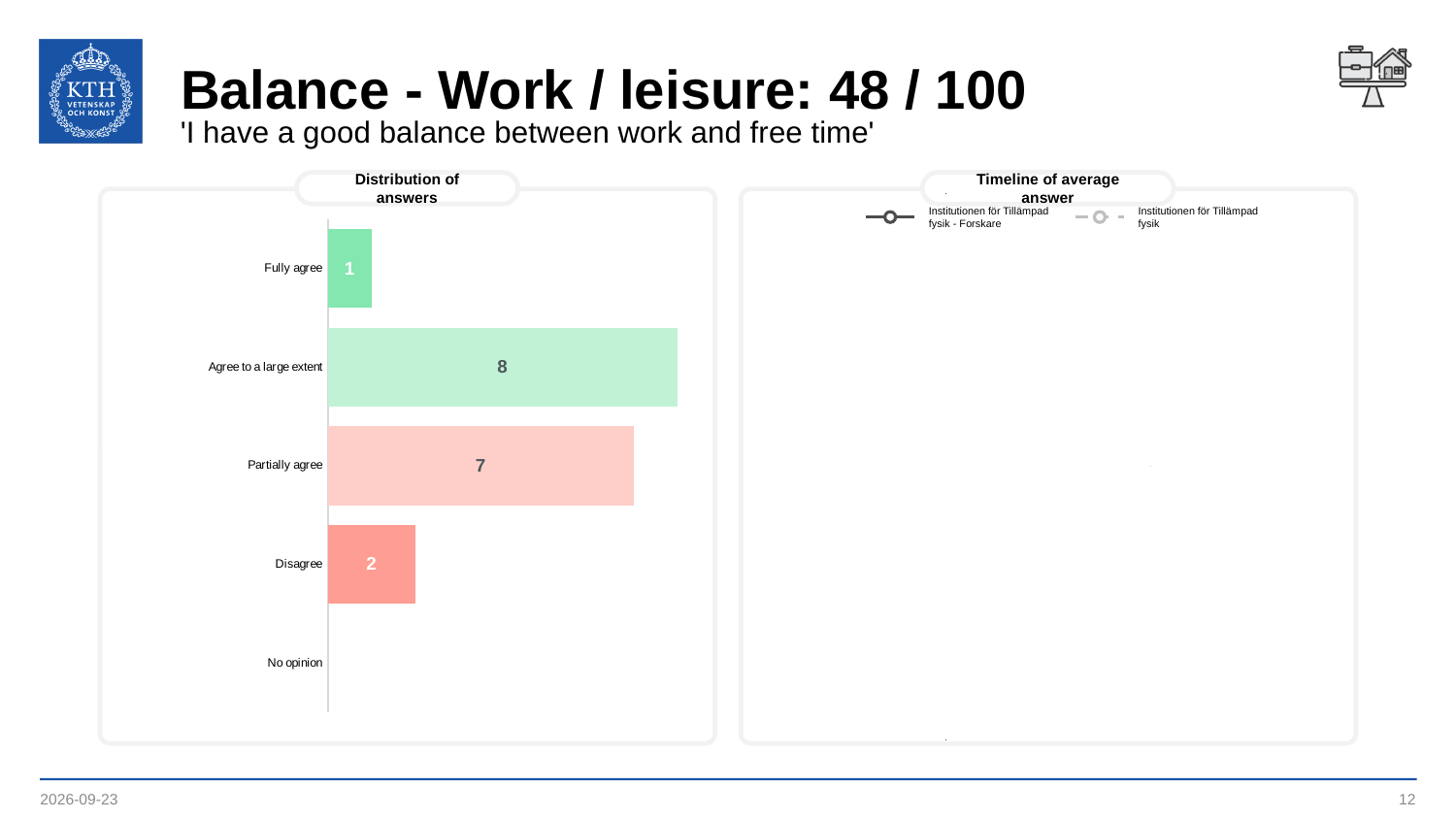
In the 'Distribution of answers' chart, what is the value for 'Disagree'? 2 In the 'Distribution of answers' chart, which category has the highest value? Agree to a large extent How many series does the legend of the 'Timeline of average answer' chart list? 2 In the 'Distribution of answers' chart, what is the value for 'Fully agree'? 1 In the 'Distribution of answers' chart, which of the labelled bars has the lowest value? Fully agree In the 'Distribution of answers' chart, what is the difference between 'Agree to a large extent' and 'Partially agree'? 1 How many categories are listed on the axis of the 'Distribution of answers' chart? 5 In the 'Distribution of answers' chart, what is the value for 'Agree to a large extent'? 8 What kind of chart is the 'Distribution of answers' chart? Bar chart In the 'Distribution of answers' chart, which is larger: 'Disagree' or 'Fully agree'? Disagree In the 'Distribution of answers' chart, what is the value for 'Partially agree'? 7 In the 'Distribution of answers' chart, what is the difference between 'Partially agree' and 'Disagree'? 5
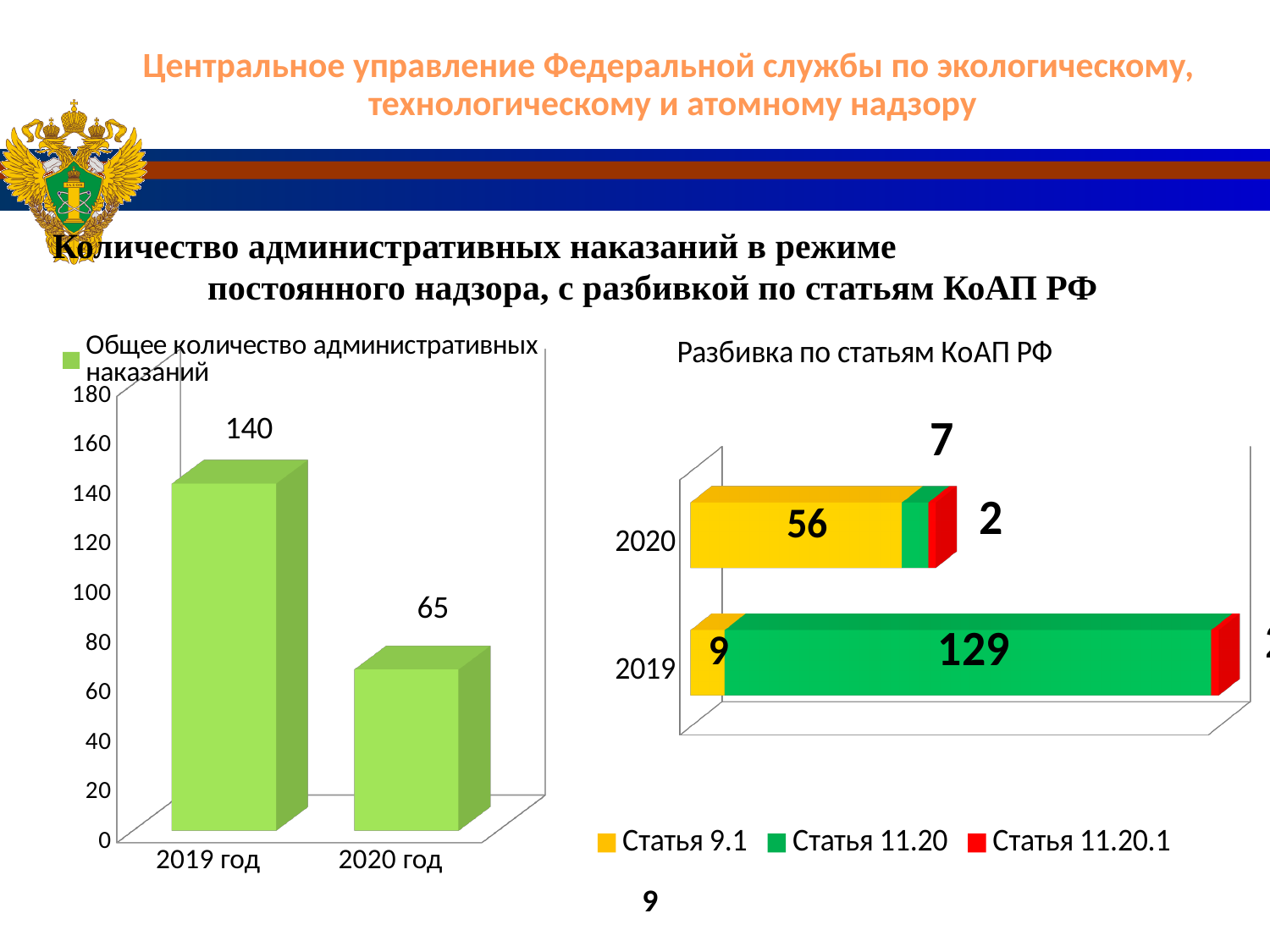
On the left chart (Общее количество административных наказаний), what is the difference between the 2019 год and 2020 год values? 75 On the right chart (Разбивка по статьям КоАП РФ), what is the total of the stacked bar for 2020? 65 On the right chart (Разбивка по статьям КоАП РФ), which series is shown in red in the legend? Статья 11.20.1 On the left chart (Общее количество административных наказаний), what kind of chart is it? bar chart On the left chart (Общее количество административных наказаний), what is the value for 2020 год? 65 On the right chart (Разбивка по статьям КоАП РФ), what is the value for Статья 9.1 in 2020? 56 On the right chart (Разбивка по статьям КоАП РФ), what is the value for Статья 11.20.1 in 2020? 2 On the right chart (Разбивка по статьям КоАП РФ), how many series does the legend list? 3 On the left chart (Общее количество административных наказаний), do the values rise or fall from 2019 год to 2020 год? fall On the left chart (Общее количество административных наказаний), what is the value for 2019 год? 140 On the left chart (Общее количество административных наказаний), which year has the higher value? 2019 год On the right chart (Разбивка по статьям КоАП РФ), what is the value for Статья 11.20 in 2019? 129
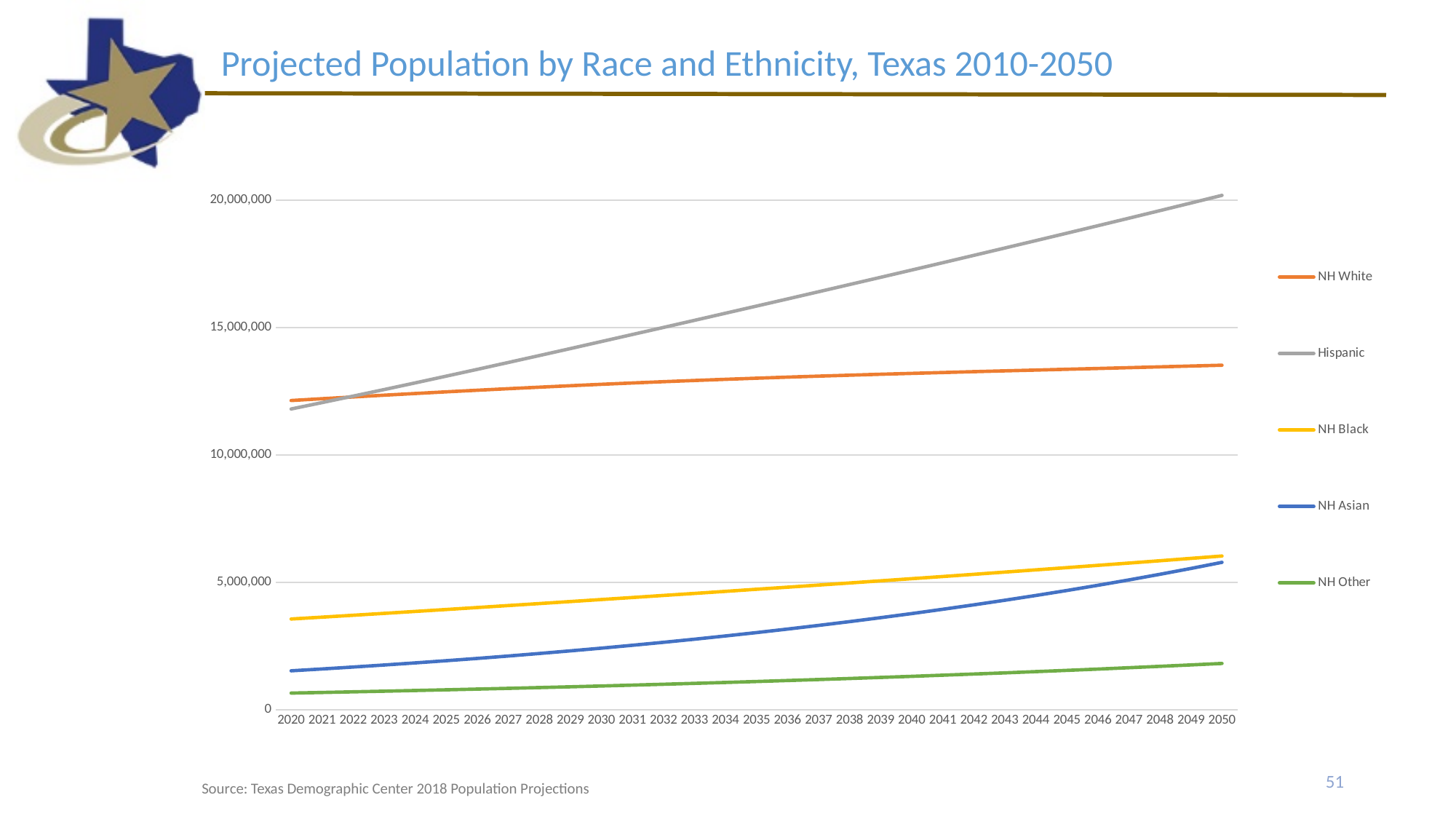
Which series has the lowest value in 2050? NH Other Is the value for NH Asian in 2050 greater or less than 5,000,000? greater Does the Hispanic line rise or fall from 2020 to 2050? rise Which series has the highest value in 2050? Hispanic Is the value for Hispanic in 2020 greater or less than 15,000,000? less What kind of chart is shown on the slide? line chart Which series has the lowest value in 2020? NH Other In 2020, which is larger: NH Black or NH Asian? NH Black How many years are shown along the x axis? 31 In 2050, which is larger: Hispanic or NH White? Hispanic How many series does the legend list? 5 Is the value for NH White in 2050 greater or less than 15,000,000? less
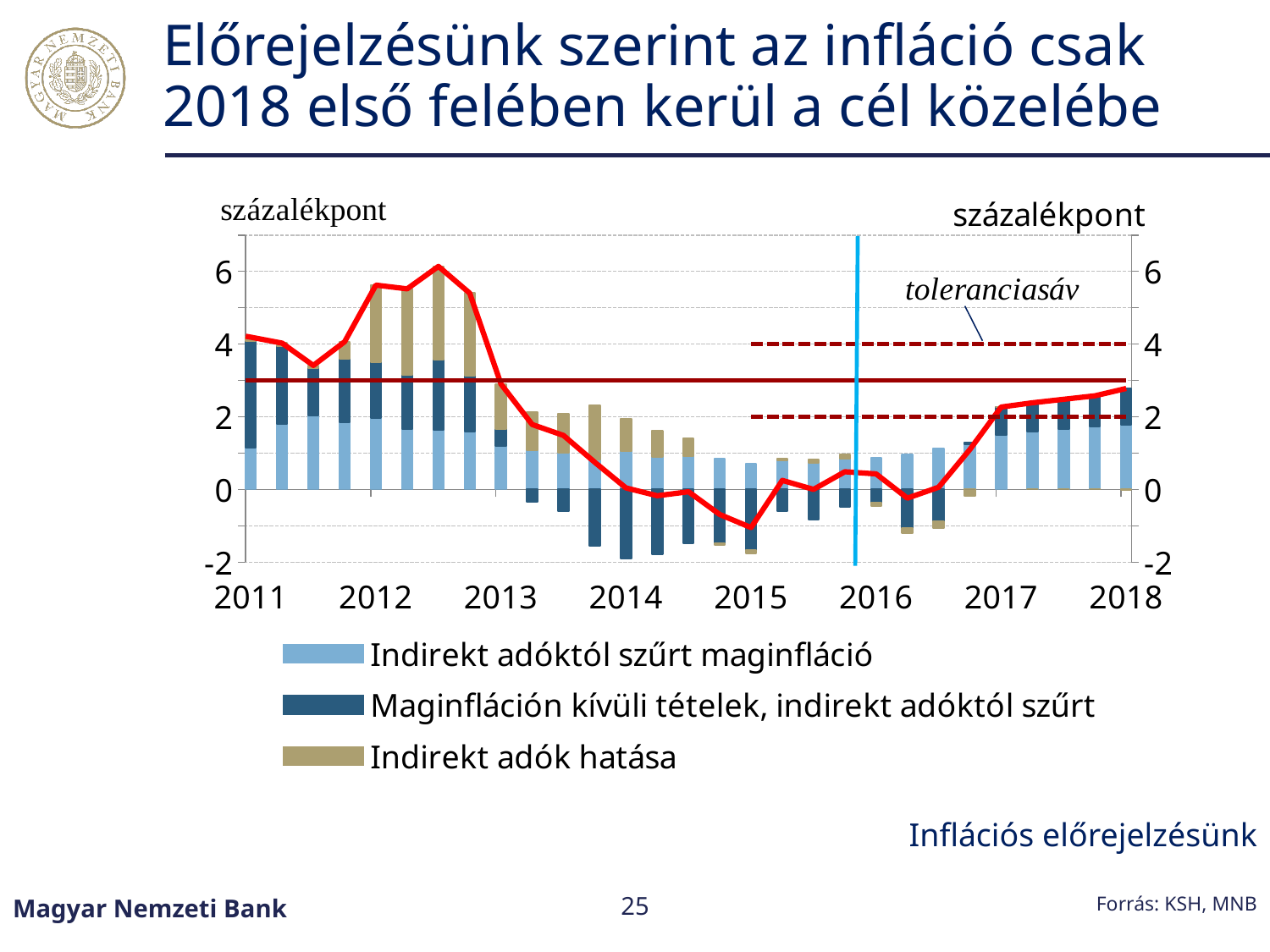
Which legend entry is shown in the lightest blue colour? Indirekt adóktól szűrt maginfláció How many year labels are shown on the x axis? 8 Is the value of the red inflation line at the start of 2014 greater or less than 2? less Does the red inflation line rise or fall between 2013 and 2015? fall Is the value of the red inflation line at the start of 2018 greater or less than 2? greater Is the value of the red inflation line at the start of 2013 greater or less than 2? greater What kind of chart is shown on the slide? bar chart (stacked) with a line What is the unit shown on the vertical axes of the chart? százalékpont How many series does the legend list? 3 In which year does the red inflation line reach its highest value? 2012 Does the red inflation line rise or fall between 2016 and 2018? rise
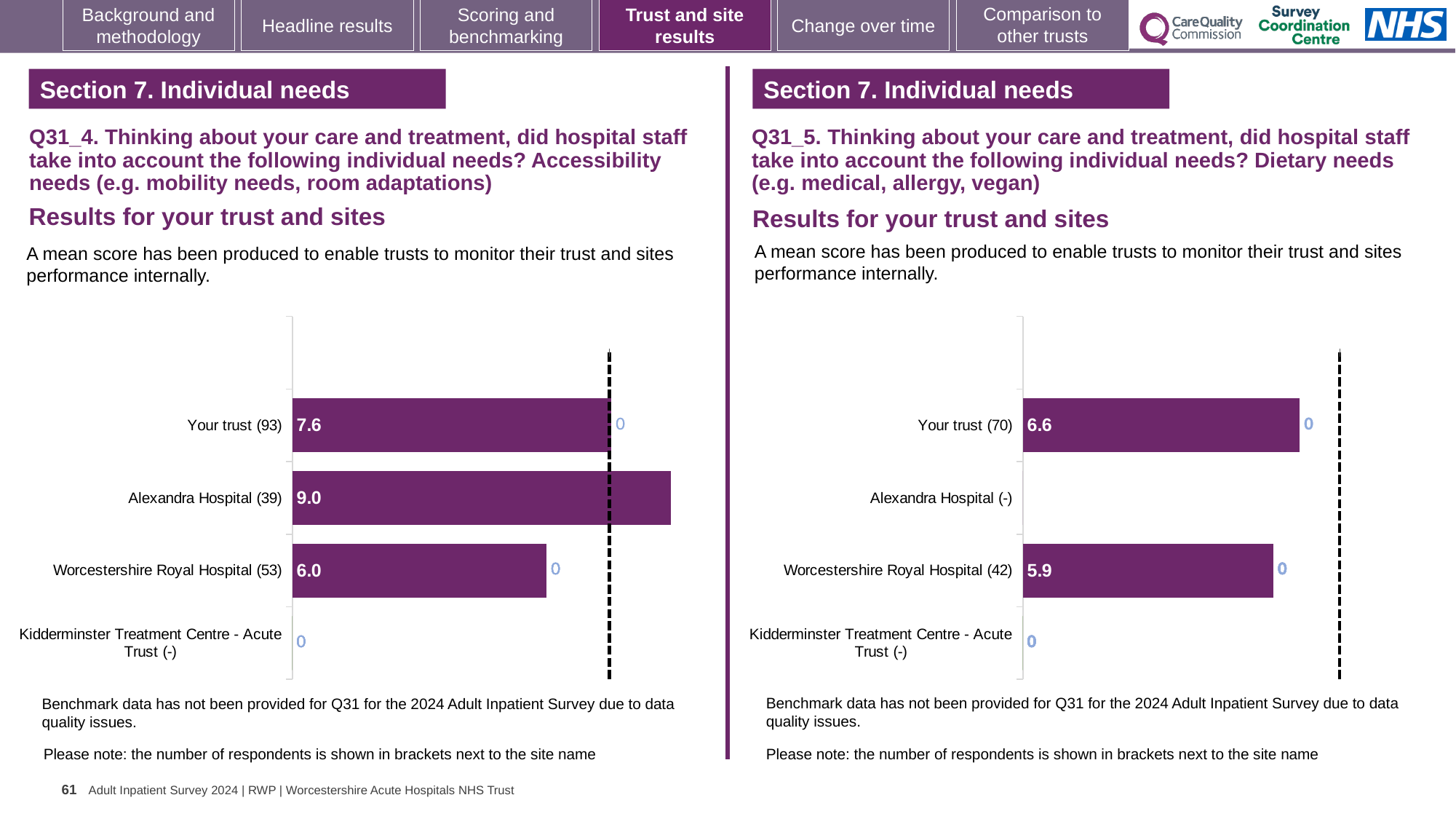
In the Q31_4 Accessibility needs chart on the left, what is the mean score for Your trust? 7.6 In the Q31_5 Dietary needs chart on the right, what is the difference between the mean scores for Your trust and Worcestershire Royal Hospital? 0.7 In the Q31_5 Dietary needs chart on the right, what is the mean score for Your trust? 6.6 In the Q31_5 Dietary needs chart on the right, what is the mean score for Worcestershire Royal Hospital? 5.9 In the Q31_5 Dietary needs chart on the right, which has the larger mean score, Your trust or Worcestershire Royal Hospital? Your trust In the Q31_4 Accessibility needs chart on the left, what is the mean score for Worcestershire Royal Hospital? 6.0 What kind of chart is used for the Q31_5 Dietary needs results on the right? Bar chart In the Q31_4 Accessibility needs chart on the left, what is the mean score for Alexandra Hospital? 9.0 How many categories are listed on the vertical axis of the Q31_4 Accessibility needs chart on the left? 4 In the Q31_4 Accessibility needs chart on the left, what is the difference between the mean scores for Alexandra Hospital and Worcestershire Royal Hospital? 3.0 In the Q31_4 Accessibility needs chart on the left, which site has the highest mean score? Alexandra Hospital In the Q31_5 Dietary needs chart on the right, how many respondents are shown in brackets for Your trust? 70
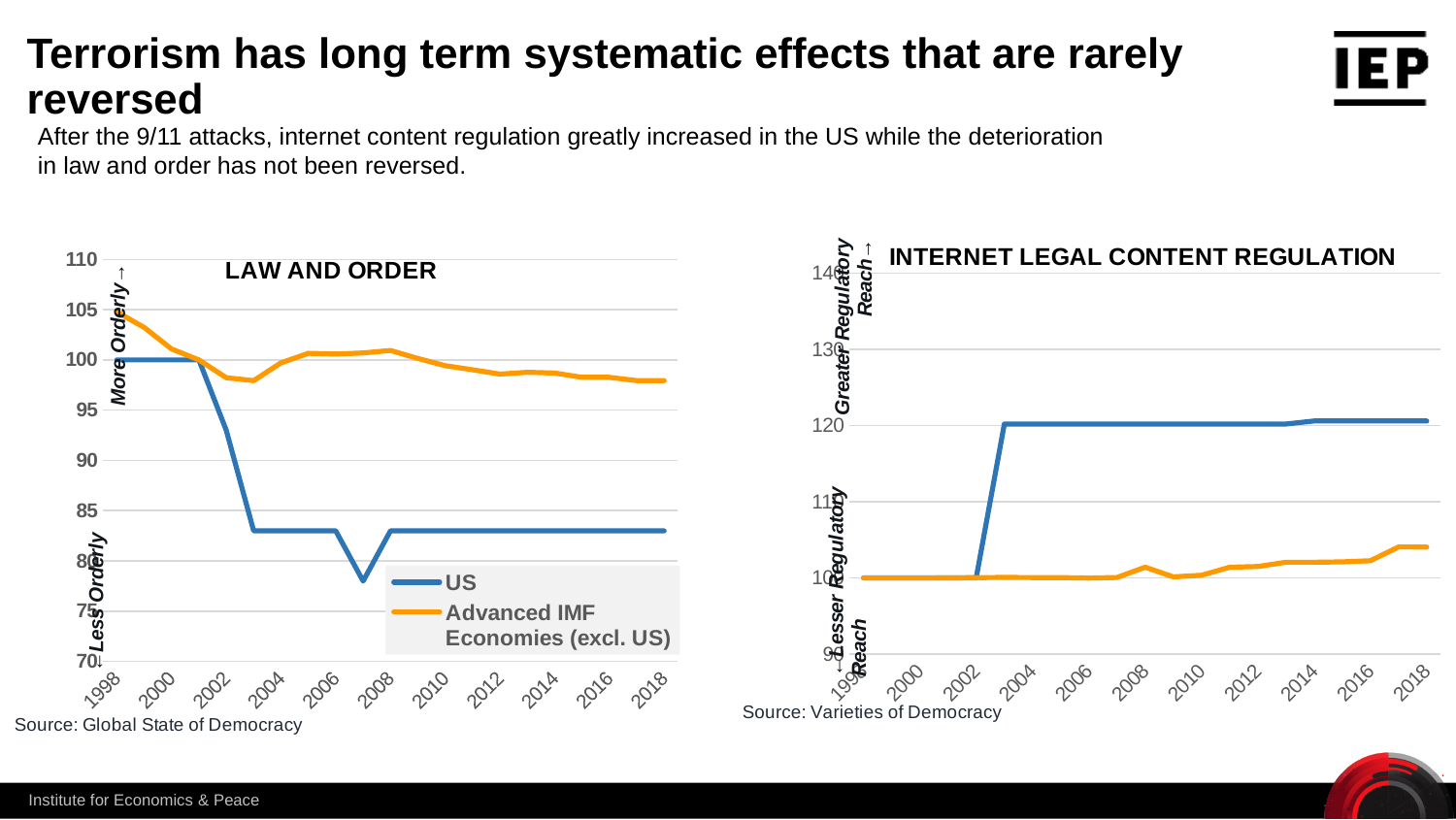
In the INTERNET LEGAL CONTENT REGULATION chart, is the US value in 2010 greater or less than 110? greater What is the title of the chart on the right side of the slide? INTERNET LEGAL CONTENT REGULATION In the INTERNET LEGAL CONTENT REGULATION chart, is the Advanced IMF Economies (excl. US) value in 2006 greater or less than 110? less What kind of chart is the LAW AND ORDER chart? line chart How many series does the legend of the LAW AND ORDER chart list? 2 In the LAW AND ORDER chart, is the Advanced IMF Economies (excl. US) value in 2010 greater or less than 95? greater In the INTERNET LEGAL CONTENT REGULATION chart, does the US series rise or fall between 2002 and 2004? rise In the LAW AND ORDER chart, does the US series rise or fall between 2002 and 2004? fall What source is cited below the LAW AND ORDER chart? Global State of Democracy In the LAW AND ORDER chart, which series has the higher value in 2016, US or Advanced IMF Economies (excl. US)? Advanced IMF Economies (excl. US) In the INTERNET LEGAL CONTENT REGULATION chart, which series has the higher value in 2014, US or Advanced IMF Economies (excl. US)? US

____________

__Aim of the task__
Can you rewrite the listing from the line with "Which legend entry" up to and including the line with "Your trust? 70", substituting "graph" for every "chart" and keeping everything else the same? Give only those lines and omit the pictures.

__Result__
Which legend entry is shown in the lightest blue colour? Indirekt adóktól szűrt maginfláció How many year labels are shown on the x axis? 8 Is the value of the red inflation line at the start of 2014 greater or less than 2? less Does the red inflation line rise or fall between 2013 and 2015? fall Is the value of the red inflation line at the start of 2018 greater or less than 2? greater Is the value of the red inflation line at the start of 2013 greater or less than 2? greater What kind of graph is shown on the slide? bar graph (stacked) with a line What is the unit shown on the vertical axes of the graph? százalékpont How many series does the legend list? 3 In which year does the red inflation line reach its highest value? 2012 Does the red inflation line rise or fall between 2016 and 2018? rise
In the Q31_4 Accessibility needs graph on the left, what is the mean score for Your trust? 7.6 In the Q31_5 Dietary needs graph on the right, what is the difference between the mean scores for Your trust and Worcestershire Royal Hospital? 0.7 In the Q31_5 Dietary needs graph on the right, what is the mean score for Your trust? 6.6 In the Q31_5 Dietary needs graph on the right, what is the mean score for Worcestershire Royal Hospital? 5.9 In the Q31_5 Dietary needs graph on the right, which has the larger mean score, Your trust or Worcestershire Royal Hospital? Your trust In the Q31_4 Accessibility needs graph on the left, what is the mean score for Worcestershire Royal Hospital? 6.0 What kind of graph is used for the Q31_5 Dietary needs results on the right? Bar graph In the Q31_4 Accessibility needs graph on the left, what is the mean score for Alexandra Hospital? 9.0 How many categories are listed on the vertical axis of the Q31_4 Accessibility needs graph on the left? 4 In the Q31_4 Accessibility needs graph on the left, what is the difference between the mean scores for Alexandra Hospital and Worcestershire Royal Hospital? 3.0 In the Q31_4 Accessibility needs graph on the left, which site has the highest mean score? Alexandra Hospital In the Q31_5 Dietary needs graph on the right, how many respondents are shown in brackets for Your trust? 70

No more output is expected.